众所周知,log4j2在性能方面要比log4j提升不少,最典型的就是ringBuffer的使用,本文着重从运行原理分析一下,如何做到的性能提升,欢迎指正。
- 无锁队列ringbuffer的使用
1、使用asyncLogger,把待记录日志放入ringbuffer,如AsyncLoggerConfigDisruptor类代码:
public void logMessage(final String fqcn, final Level level, final Marker marker, final Message message,
final Throwable thrown) {
if (loggerDisruptor.isUseThreadLocals()) {
logWithThreadLocalTranslator(fqcn, level, marker, message, thrown);
} else {
// LOG4J2-1172: avoid storing non-JDK classes in ThreadLocals to avoid memory leaks in web apps
logWithVarargTranslator(fqcn, level, marker, message, thrown);
}
}
2、RingBufferLogEventTranslator,把需要记录的日志放入该对象,然后放入ringbuffer,如下:
private void logWithThreadLocalTranslator(final String fqcn, final Level level, final Marker marker,
final Message message, final Throwable thrown) {
// Implementation note: this method is tuned for performance. MODIFY WITH CARE!

已保存条目
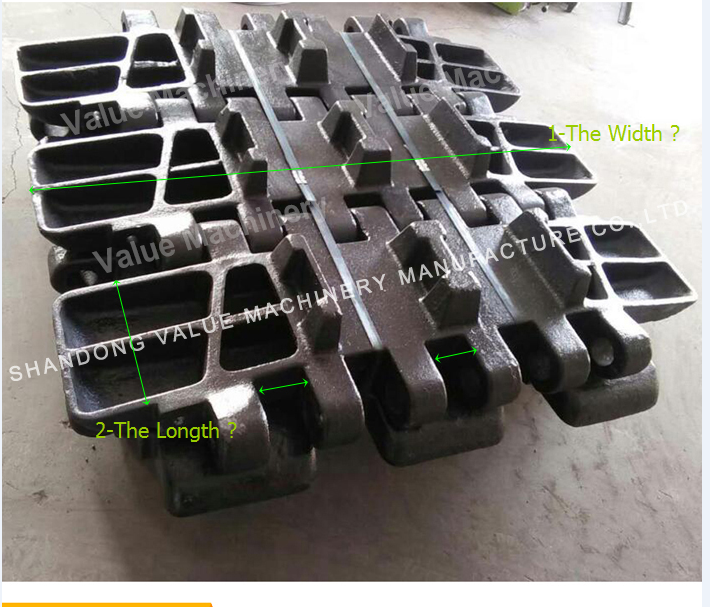 CKE800G Track Shoe.png CKE800G Track Shoe.png
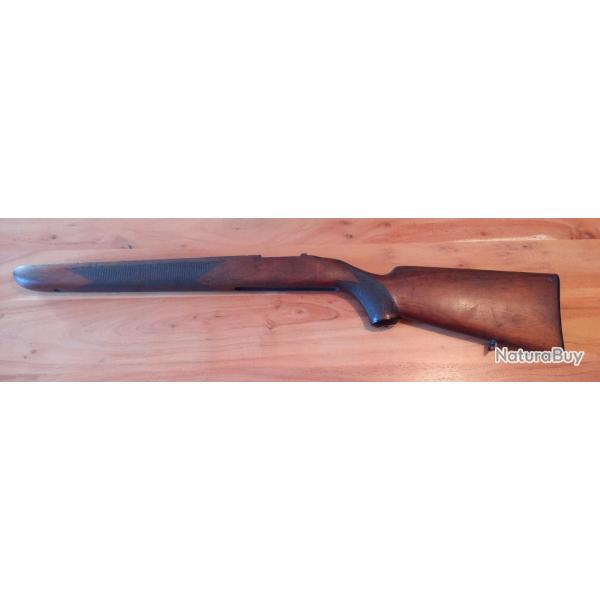 Mauser 22LR bois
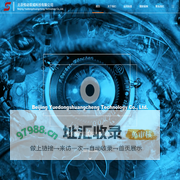 北京悦动双成科技有限公司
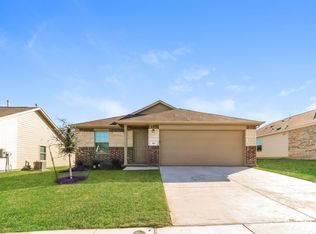 321 Ranchito Pass, Haslet, TX 76052
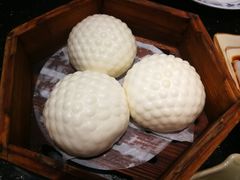 凤凰流沙包-正斗·港式粤菜(SKLP店)
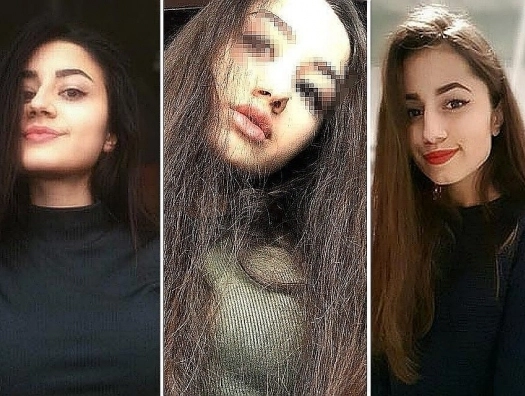 Убитого дочерьми армянина посмертно обвинили в сексуальном насилии над ними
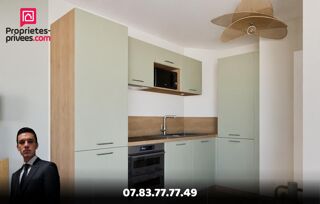  Appartement � vendre 3 pi�ces 67 m�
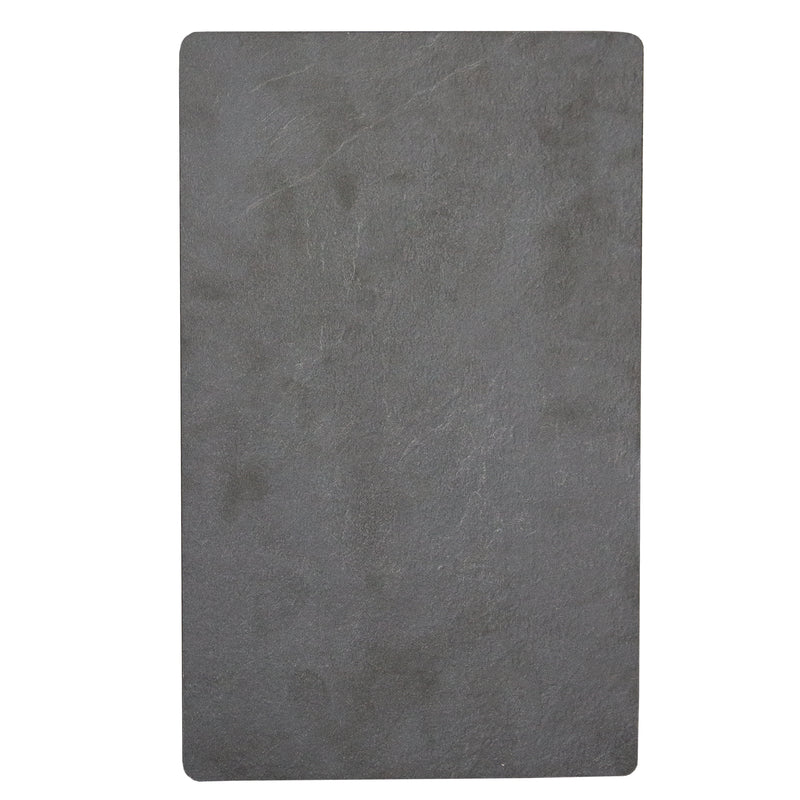 Nantucket Sinks PR3322PS-BL included gray composite cutting board
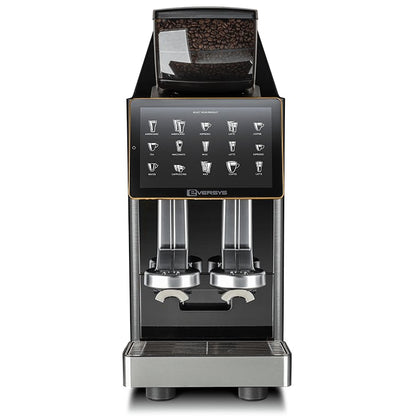 EVERSYS Shot Master 2 Group c/ST *PRE-ORDER*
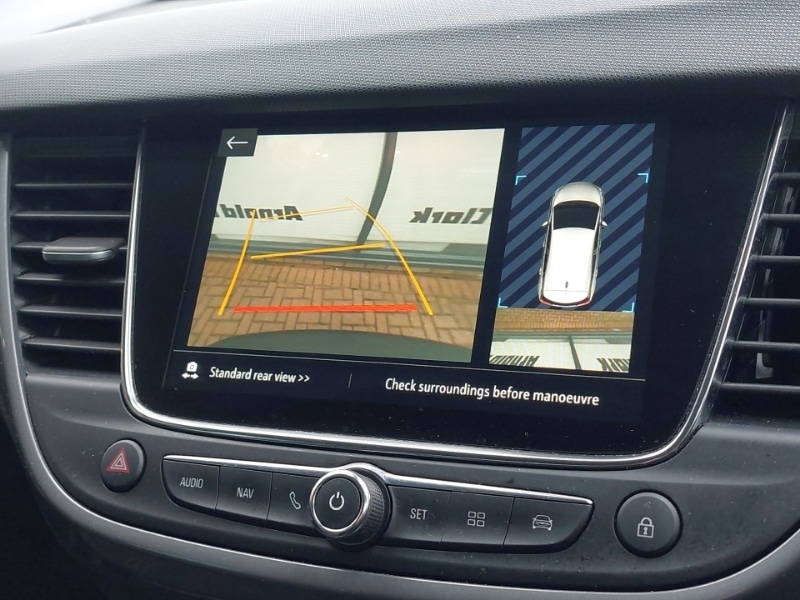 Used Vauxhall Crossland 2022 for sale - 76450841: Photo 16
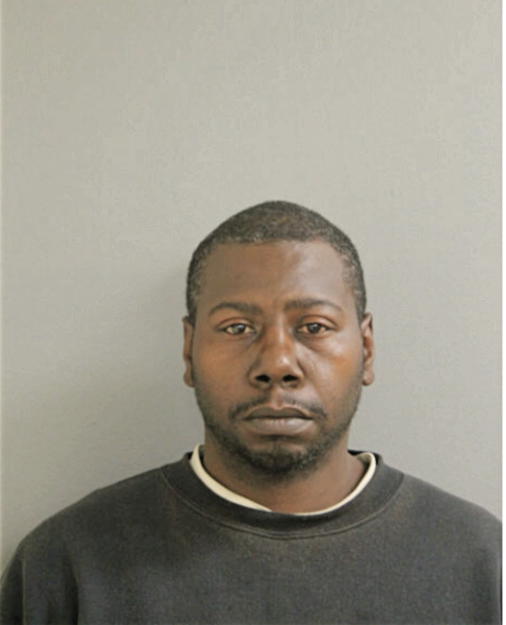 MARREO CAMPBELL, Cook County, Illinois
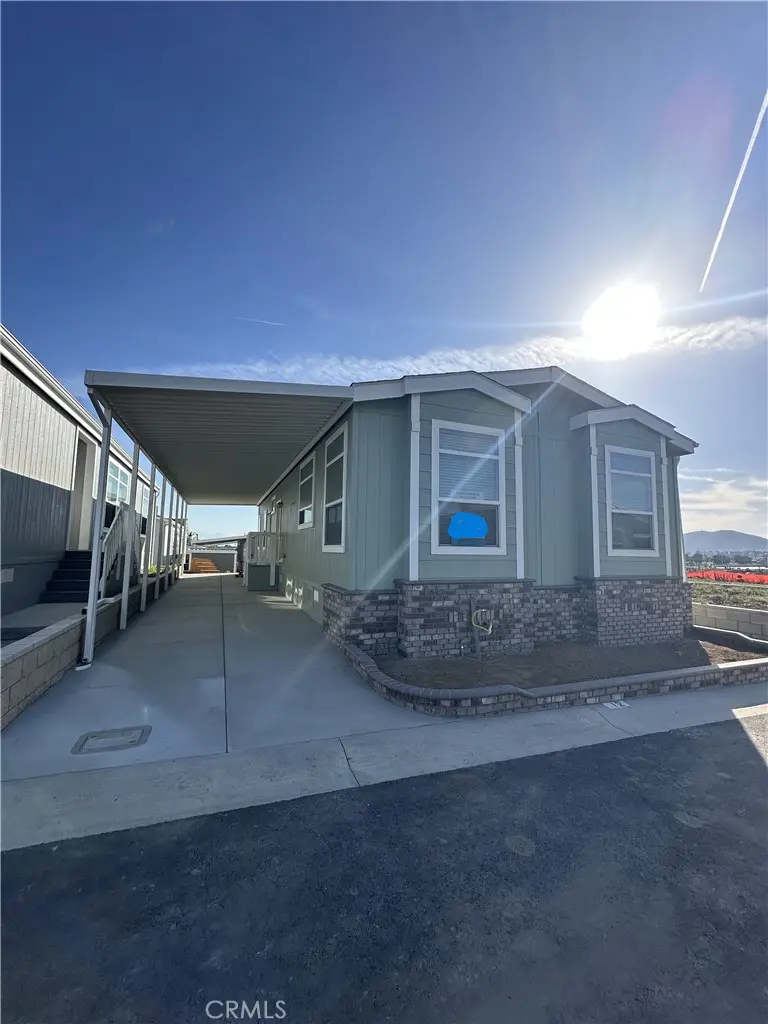 3444 Center Street #12, Riverside, CA 92501 - #1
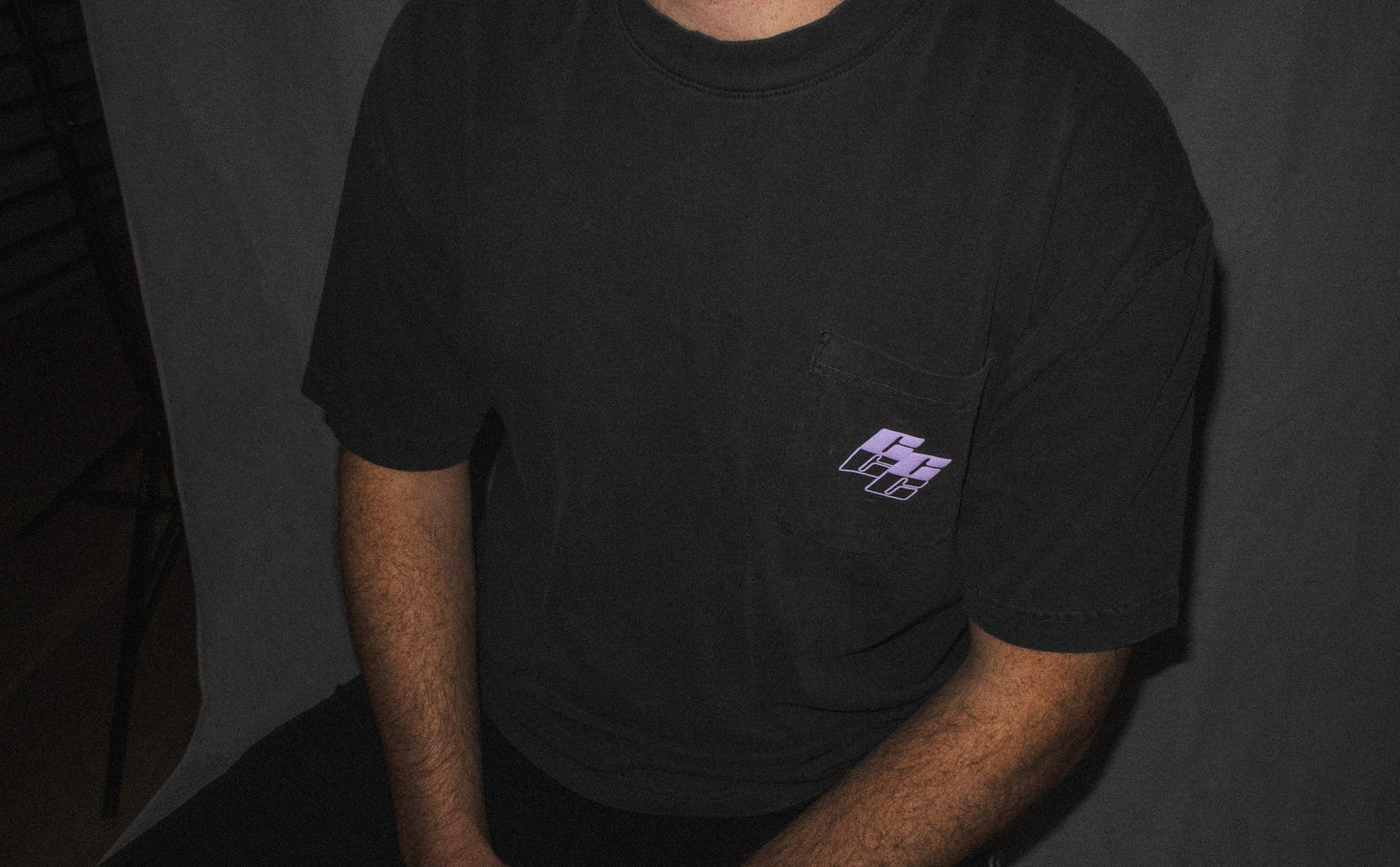 Vertical Tee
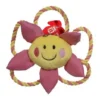 Hagen DOGIT HAPPY LUV PLUSH FLOR, Gde. -Trixie Soldes Magasin 20882 22517727782 1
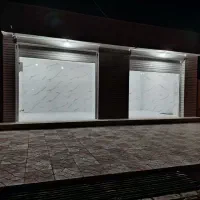 اجاره ی یک باب مغازه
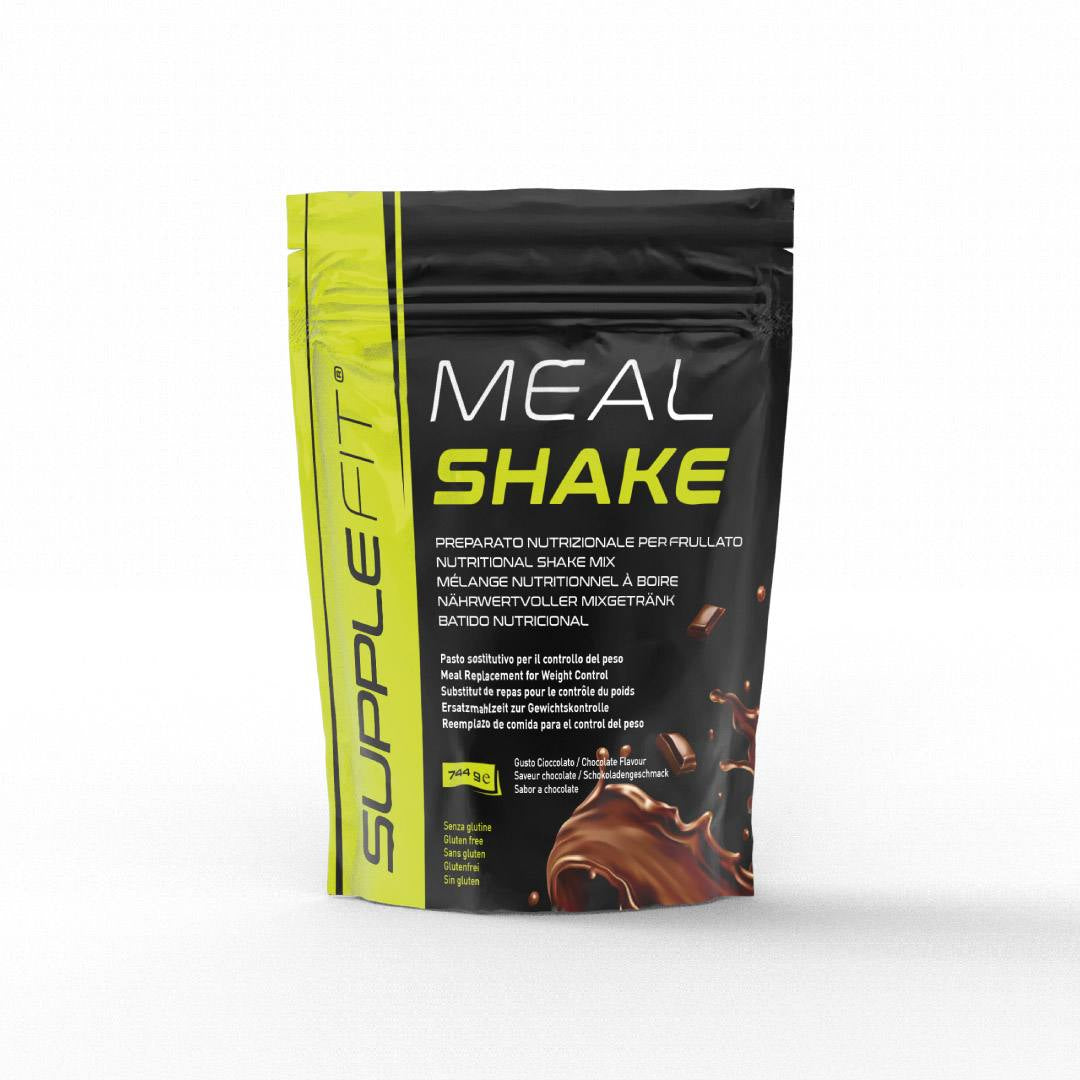Meal Shake chocolat 744 g Chogan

**任务要求:**
1. 判断下面三项说法是否与讲log4j2性能原理的那篇文字相符:(a)文中称log4j2的性能比log4j提升不少;(b)文中称ringbuffer是一种有锁队列;(c)文中称logWithThreadLocalTranslator方法经过了性能调优。每项答"是"或"否",并原样引出文中起决定作用的词句。
2. 接上讲log4j2性能原理的那篇文字,从它停下的地方继续往下写。

**答案部分:**
1.
(a)是。"log4j2在性能方面要比log4j提升不少"
(b)否。"无锁队列ringbuffer的使用"
(c)是。"this method is tuned for performance"

2.
final RingBufferLogEventTranslator translator = getCachedTranslator();
initTranslator(translator, fqcn, level, marker, message, thrown);
initTranslatorThreadValues(translator);
publish(translator);
}
3、把translator放入ringbuffer队列
private void publish(final RingBufferLogEventTranslator translator) {
if (!loggerDisruptor.tryPublish(translator)) {//先尝试直接放入,理论上只有队列满的情况下放置失败会
handleRingBufferFull(translator);//这里是处理队列满的情况下的逻辑
}
}
3.1如何放入ringbuffer,如何协调消费者
简单介绍下disruptor框架,使用single-writer方式,向ringbuffer里放置数据,一个线程,分配一个固定的数据位,操作是两阶段操作:
public boolean tryPublishEvent(EventTranslator<E> translator)
{
try
{
final long sequence = sequencer.tryNext();//先获取序号,否则把日志放哪里呢
translateAndPublish(translator, sequence);//有了序号,就把translator和序号绑定在一起了
return true;
}
catch (InsufficientCapacityException e)
{
return false;//有这个异常说明队列满了
}
}
第一步:申请数据位,写入数据
@Override
public long tryNext() throws InsufficientCapacityException
{
return tryNext(1);
}
/**
* @see Sequencer#tryNext(int)
*/
@Override
public long tryNext(int n) throws InsufficientCapacityException
{
if (n < 1)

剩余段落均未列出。